• **WHAT YOU HAVE TO DO**:
Please copy each line of the data that includes the string "increased".

• **INPUT FOR THIS TASK**:
== Segment start ==

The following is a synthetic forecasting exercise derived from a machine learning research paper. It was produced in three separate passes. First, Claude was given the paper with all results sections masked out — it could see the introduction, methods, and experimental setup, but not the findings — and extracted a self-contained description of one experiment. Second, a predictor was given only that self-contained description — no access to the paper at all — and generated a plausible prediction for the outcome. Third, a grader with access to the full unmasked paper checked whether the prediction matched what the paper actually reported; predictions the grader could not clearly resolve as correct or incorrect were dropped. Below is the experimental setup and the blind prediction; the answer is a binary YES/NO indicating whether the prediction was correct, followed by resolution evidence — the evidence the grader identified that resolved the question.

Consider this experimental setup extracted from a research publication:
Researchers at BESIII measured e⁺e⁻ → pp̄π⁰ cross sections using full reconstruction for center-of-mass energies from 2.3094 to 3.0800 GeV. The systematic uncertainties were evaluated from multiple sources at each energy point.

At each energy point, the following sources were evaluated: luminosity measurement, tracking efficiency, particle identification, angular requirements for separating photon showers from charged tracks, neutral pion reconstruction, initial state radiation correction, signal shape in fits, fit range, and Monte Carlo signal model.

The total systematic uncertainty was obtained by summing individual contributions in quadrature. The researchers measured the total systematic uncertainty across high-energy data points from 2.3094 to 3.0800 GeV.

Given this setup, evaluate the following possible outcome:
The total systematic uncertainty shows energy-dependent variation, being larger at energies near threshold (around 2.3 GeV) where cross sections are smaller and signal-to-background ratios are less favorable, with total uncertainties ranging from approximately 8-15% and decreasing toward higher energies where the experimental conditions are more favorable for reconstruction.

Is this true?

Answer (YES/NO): NO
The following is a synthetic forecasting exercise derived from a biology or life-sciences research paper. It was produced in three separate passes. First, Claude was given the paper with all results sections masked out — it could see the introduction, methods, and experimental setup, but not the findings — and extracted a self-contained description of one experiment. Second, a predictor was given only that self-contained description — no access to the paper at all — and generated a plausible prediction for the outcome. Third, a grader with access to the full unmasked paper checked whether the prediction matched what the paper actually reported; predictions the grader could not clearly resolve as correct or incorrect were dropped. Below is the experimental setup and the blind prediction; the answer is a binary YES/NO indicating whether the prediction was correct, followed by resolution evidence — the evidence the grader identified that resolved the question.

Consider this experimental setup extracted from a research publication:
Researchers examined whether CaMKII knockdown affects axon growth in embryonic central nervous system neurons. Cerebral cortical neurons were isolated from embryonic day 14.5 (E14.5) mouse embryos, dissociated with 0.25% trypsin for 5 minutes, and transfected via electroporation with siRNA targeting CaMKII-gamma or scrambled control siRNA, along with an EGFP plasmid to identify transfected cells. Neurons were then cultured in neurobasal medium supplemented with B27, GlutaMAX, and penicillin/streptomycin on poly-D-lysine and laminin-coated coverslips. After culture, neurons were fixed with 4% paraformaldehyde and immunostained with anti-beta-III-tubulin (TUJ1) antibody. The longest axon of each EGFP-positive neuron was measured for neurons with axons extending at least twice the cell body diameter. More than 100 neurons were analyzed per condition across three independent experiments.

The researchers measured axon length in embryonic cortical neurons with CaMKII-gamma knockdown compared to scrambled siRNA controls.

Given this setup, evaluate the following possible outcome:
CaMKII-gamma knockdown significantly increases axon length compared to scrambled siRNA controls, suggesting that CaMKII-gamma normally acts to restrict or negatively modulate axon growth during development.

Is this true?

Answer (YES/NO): NO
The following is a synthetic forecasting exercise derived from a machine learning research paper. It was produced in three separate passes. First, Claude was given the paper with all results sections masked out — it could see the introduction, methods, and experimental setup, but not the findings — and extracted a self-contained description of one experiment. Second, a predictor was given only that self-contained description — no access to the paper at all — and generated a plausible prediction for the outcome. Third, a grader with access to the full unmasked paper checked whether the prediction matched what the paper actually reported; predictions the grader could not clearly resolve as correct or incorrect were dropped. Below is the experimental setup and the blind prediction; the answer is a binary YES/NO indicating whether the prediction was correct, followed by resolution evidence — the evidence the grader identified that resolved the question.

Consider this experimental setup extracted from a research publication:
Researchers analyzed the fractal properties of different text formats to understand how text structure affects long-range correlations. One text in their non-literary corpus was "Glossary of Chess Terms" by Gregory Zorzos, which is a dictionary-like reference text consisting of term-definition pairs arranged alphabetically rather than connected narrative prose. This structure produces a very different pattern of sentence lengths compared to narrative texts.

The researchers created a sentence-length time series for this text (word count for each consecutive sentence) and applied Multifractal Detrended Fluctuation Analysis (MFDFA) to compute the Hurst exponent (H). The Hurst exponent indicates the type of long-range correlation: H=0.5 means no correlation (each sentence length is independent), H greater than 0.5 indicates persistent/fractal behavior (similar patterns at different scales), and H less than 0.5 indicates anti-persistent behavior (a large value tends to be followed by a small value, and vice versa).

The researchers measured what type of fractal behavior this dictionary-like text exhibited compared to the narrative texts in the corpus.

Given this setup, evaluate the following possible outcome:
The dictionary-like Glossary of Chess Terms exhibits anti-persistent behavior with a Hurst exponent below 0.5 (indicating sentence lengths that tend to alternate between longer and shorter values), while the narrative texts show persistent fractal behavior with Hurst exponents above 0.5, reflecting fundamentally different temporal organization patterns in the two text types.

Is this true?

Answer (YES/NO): NO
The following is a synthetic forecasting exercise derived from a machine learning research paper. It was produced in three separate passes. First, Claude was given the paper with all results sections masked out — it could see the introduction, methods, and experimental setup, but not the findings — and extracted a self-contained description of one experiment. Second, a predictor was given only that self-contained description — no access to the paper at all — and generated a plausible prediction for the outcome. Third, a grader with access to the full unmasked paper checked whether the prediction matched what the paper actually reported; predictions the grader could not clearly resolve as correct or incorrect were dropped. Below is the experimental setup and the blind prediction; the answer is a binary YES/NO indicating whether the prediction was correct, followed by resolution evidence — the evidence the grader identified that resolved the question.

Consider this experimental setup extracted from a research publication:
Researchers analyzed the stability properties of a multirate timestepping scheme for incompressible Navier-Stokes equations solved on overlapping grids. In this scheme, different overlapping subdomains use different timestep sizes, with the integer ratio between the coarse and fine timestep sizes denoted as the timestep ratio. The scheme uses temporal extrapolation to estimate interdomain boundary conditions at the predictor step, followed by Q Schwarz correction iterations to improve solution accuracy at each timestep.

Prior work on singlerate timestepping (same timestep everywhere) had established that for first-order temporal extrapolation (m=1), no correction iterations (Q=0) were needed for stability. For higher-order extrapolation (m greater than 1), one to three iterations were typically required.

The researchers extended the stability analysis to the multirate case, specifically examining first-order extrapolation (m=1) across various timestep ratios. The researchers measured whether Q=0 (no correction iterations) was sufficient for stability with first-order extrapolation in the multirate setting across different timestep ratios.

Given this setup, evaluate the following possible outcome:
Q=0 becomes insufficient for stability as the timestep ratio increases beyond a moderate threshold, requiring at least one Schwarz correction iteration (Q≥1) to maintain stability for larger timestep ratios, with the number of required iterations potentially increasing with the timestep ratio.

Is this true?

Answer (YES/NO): NO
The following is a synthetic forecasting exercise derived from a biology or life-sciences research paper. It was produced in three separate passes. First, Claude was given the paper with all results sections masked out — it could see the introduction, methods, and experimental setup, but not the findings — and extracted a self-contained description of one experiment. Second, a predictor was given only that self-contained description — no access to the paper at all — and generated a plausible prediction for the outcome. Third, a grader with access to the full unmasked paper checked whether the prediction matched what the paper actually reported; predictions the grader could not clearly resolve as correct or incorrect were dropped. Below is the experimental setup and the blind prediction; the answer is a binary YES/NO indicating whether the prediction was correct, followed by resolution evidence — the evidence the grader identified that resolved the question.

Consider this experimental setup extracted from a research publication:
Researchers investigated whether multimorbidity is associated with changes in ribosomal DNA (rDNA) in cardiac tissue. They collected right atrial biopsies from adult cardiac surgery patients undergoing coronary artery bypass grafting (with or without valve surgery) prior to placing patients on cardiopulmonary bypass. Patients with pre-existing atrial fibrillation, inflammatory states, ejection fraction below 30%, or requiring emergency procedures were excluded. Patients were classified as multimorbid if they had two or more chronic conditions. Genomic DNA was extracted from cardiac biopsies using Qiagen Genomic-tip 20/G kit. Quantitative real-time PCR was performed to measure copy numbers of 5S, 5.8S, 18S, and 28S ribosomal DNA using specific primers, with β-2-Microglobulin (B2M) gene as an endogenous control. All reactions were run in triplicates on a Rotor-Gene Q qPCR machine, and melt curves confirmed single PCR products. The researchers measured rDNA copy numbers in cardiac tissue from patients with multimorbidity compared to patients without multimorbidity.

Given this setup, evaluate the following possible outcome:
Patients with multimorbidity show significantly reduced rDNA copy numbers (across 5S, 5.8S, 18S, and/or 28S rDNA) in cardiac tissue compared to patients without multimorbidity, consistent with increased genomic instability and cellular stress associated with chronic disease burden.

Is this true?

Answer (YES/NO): NO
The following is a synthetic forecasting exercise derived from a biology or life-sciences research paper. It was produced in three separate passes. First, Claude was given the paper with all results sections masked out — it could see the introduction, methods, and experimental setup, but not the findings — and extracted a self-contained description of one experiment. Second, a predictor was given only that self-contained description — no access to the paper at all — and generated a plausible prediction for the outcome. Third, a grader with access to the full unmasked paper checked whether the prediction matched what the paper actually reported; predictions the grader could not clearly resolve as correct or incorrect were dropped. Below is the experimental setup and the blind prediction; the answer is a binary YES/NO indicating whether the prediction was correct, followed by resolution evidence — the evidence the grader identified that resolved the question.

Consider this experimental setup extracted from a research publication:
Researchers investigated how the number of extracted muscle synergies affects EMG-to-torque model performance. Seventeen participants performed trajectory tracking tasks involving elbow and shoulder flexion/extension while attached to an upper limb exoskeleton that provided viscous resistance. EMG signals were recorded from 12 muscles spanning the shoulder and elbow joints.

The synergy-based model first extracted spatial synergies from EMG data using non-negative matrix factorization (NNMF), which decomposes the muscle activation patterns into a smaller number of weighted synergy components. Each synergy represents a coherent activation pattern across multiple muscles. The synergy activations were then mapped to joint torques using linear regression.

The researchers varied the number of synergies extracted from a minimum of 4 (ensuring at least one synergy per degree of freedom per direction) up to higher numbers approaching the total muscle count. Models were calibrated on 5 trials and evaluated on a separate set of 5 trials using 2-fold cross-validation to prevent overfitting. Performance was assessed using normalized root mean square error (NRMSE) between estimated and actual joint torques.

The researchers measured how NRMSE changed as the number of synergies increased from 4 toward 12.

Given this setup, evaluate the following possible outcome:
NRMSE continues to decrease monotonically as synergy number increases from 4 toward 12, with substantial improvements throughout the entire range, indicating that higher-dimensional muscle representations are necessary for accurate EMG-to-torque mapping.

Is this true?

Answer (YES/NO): NO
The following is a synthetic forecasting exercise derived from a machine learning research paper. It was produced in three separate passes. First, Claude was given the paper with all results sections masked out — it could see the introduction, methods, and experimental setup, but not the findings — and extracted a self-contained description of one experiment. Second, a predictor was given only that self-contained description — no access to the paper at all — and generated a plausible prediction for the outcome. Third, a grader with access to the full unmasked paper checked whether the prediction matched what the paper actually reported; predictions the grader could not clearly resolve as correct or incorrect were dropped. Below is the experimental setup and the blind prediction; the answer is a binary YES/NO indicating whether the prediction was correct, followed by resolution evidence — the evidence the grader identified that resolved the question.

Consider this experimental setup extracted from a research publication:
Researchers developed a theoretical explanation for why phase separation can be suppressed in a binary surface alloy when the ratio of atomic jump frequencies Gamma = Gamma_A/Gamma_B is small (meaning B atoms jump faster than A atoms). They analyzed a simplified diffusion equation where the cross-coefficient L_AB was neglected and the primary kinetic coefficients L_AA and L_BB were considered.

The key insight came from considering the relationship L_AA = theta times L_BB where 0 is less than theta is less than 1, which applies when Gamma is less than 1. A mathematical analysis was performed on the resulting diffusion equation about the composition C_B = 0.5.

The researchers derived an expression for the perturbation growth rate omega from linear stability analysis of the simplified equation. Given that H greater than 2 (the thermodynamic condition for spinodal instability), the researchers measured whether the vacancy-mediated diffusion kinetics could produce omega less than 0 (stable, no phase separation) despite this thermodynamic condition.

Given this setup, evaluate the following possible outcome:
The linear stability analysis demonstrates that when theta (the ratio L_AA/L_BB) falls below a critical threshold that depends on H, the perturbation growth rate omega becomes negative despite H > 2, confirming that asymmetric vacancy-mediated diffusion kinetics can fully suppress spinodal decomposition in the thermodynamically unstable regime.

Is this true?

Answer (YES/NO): NO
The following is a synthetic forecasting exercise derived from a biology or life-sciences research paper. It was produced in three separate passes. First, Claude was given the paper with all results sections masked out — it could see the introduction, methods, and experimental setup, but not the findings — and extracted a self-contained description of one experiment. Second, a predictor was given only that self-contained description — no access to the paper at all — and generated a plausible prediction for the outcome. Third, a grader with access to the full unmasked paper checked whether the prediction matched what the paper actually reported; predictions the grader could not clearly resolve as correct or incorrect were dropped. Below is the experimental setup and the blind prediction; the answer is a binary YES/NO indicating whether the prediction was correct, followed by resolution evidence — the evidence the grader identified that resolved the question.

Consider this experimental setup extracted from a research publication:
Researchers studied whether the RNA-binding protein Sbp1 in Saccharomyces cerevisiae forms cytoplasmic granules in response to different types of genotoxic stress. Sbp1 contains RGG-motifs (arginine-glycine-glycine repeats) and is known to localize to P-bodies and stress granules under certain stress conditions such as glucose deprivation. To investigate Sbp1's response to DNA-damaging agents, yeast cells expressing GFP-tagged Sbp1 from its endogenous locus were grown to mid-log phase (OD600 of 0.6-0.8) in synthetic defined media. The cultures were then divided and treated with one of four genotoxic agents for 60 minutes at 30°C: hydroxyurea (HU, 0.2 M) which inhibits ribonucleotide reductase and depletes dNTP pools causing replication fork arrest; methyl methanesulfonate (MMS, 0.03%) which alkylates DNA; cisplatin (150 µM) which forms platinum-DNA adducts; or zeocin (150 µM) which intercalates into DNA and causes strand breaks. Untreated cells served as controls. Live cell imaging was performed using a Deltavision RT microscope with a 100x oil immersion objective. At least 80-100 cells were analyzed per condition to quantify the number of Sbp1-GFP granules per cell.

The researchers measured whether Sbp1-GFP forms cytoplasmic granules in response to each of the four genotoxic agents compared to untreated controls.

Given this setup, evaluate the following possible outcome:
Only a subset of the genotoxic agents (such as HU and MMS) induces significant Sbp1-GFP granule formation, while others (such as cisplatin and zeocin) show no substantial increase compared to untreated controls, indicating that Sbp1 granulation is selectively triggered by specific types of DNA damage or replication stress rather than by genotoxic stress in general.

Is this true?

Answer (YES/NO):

== Segment end ==

• **EXERCISE SOLUTION**:
Patients with multimorbidity show significantly reduced rDNA copy numbers (across 5S, 5.8S, 18S, and/or 28S rDNA) in cardiac tissue compared to patients without multimorbidity, consistent with increased genomic instability and cellular stress associated with chronic disease burden.
The researchers measured how NRMSE changed as the number of synergies increased from 4 toward 12.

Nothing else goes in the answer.